Que alguien los pare. Van por ahí con patinetes eléctricos, termos de café, desayunos de aguacate, ¡y trajes con zapatillas! Te miran con ojos pícaros a la hora del descanso y en esos minutos para el cigarro aspiran el aire de la mañana y dicen: «¡Los 30 son los nuevos 20!». ¡Y se van! Y ahí te quedas tú, con cara de no saber si el mundo se ha vuelto loco o si el loco eres tú.
Cuando Jesús murió, con 33 años según las crónicas, era un hombre ya maduro, digno de ser escuchado por otros. En la Primera Guerra Mundial, los que fueron al frente cumplían los 18 años. 27 fue la edad media de los soldados de la Segunda Guerra Mundial. 19 años era la media de los combatientes en Vietnam. Con 30 años, querido, querida, ya no eres un joven. Eres un adulto perfectamente funcional. No es que no entienda que los ritmos vitales son, en 2023, distintos a 1970. Pero no tiene ningún sentido vivir pensando que el tiempo no pasa. Lo hace para todos: los perros viven 14 años de media, las tortugas 70 y los seres humanos, en España, 82. Teniendo esos datos presentes, la percepción cambia. Asumir que los 30 son los nuevos 20 es creer que la juventud se alarga más de lo deseable. Eliminamos de los 20 la posibilidad y la exigencia que tiene esa década gloriosa: plantearse el mundo, tomar decisiones, dar pasos definitivos que van a configurar el futuro. Con 30 años, en términos generales y, a expensas de lo que la vida depara, uno ya debería tener más o menos claro qué hacer con su existencia.

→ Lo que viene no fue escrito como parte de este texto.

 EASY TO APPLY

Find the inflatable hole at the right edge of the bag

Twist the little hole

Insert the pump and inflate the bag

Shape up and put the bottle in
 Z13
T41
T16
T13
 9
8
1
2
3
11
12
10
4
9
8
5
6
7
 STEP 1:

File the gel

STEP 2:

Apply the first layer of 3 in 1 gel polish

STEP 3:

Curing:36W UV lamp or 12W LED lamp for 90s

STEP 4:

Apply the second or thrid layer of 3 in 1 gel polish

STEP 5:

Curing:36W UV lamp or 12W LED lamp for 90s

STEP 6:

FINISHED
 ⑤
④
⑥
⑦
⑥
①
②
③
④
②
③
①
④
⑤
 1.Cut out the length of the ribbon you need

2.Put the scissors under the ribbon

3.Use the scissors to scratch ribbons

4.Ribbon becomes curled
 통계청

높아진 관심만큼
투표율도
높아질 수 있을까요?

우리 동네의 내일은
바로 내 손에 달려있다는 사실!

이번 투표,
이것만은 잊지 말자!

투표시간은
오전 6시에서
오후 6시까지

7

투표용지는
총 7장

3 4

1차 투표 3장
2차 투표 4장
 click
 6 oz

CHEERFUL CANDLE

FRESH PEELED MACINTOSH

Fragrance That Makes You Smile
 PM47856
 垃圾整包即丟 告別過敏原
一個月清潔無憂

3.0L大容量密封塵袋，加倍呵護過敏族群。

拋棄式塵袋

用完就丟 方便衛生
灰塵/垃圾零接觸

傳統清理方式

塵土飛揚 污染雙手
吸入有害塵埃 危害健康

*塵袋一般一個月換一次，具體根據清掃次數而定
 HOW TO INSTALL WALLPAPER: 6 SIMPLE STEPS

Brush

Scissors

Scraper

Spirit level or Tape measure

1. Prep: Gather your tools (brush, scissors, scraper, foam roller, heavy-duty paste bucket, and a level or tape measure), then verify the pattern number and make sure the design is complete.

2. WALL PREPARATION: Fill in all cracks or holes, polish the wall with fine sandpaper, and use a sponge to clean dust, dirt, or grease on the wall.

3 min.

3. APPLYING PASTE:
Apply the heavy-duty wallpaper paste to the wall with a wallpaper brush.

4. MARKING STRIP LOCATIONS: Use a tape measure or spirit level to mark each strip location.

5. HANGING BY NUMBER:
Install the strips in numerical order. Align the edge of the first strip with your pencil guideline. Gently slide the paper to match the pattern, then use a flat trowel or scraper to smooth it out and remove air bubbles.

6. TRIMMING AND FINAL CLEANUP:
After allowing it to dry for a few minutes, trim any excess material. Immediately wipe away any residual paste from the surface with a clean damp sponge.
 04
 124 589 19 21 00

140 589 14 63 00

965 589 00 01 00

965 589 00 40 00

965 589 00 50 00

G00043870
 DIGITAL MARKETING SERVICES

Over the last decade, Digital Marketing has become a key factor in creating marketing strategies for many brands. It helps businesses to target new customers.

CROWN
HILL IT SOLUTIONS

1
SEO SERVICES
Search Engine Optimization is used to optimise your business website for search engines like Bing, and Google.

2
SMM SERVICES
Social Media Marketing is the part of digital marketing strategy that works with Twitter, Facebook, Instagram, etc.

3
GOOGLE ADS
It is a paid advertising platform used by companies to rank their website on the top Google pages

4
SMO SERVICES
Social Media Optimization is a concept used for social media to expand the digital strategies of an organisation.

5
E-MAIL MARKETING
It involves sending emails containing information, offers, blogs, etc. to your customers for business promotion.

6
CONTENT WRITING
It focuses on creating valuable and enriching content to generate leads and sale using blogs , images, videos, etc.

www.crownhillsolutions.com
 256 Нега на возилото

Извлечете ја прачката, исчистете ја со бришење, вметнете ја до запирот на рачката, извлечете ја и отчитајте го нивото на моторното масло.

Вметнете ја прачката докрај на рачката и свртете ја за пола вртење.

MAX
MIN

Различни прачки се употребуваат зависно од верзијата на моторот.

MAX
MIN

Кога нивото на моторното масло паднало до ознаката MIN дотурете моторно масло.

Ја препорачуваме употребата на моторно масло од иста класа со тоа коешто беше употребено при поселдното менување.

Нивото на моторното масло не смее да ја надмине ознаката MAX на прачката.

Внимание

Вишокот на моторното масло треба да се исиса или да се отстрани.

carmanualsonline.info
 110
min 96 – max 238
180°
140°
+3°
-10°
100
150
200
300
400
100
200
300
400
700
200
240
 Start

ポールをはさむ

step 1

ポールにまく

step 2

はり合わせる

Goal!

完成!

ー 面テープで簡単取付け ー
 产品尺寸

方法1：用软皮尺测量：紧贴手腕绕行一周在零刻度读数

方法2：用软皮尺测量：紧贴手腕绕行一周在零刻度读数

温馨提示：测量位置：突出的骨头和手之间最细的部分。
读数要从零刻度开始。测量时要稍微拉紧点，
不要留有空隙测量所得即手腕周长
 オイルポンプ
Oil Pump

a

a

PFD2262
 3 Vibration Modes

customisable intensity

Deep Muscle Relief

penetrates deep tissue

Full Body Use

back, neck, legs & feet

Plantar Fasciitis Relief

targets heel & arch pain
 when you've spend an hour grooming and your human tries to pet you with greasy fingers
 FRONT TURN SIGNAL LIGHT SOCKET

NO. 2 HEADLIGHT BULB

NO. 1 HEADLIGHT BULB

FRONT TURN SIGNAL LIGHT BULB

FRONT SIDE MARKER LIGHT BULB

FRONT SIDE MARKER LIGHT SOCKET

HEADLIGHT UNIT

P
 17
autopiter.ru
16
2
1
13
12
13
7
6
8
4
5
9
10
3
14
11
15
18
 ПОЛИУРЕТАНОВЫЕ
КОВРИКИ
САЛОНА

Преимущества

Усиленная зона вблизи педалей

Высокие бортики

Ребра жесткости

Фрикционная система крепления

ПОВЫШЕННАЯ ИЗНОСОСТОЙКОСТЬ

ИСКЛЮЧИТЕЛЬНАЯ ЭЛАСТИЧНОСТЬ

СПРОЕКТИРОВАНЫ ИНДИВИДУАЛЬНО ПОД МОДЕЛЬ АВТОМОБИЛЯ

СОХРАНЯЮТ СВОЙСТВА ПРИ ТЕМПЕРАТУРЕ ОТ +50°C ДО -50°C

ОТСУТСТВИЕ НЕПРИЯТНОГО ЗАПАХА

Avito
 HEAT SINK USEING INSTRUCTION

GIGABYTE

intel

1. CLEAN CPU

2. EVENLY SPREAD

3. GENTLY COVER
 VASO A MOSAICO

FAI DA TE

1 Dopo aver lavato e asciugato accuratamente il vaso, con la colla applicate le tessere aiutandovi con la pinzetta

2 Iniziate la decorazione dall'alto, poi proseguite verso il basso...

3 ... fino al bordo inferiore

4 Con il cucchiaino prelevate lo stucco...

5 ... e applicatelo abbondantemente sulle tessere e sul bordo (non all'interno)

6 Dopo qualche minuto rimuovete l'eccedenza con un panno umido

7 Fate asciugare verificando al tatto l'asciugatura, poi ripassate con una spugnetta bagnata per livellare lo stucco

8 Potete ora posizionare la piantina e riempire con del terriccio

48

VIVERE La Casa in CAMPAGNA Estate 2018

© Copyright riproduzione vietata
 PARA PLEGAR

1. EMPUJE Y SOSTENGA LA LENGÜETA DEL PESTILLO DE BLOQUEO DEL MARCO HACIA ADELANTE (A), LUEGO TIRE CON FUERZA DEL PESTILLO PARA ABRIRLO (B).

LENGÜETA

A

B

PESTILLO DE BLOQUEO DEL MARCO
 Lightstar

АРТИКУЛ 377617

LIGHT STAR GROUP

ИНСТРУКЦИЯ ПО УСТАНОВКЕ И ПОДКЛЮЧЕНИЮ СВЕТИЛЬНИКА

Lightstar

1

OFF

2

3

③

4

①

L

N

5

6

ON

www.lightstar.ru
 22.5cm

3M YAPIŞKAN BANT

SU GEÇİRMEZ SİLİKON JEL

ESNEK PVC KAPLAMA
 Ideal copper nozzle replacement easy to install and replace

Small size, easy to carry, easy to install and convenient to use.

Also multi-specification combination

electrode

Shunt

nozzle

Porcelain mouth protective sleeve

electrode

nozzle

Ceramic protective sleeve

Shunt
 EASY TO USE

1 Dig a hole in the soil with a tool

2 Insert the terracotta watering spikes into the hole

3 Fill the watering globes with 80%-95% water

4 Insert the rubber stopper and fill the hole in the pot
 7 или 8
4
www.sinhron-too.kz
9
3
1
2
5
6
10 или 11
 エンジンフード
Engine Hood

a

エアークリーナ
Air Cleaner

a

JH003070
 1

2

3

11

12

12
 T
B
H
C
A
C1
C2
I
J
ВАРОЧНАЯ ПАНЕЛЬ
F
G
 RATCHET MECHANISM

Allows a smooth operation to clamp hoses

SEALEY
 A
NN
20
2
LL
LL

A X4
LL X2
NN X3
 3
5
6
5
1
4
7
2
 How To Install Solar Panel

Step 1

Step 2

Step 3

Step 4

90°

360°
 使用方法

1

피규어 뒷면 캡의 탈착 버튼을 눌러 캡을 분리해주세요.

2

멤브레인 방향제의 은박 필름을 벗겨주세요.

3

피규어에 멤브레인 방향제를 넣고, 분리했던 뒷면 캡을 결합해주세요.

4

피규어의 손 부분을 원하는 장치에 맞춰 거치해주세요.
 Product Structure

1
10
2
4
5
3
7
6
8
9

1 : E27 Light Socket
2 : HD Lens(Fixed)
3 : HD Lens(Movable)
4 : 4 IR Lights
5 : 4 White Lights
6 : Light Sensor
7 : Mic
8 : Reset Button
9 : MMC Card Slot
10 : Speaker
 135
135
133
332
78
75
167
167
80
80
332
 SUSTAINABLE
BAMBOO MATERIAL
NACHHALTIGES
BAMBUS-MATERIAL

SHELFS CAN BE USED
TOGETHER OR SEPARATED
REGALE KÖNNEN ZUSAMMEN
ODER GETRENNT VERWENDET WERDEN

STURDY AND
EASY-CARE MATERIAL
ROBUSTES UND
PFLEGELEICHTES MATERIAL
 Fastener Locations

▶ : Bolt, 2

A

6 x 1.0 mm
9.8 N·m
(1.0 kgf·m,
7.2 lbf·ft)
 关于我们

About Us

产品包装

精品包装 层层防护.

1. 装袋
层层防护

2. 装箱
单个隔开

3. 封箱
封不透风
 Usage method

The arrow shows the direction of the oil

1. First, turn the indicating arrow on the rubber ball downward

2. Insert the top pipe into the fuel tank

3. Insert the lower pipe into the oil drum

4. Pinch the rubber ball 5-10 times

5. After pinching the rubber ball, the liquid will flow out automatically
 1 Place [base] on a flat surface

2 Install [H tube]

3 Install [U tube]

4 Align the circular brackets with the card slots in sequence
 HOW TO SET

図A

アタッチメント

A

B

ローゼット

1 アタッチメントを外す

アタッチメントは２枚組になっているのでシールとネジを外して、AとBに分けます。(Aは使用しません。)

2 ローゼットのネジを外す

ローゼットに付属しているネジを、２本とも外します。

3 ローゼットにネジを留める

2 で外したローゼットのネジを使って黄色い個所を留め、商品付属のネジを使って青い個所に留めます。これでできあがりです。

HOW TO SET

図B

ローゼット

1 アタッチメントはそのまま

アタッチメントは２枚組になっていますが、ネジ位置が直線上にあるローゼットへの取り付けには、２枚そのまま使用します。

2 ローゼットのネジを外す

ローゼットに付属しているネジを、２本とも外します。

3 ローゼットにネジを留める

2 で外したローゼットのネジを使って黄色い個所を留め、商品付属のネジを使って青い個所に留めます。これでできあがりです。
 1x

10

Y aquí hay culpables o, al menos, responsables. Por un lado, una sociedad que lleva a los jóvenes de la mano con su discurso de infantilización: si te equivocas no pasa nada. Tienes tiempo. Equivocarse tampoco es óbice para amargarse y deprimirse. Ni siquiera definitivo, seguramente. Pero ni mucho menos es intrascendente. Cada decisión tiene sus consecuencias y evitar que la gente las sufra es un error que solo lleva al fracaso existencial.
Por otro lado, los jóvenes también son (¿somos?) culpables y responsables. Al pasar años al calor de las universidades y demás estancias académicas, pensamos que la vida se puede posponer hasta el límite de lo biológico. Pero no, los 30 no son los nuevos 20. ¿Por qué íbamos a querer ser jóvenes eternamente? Como dice Diego Garrocho: «No sé por qué se exalta la posibilidad de tener una segunda juventud. Lo formidable sería tener una segunda infancia».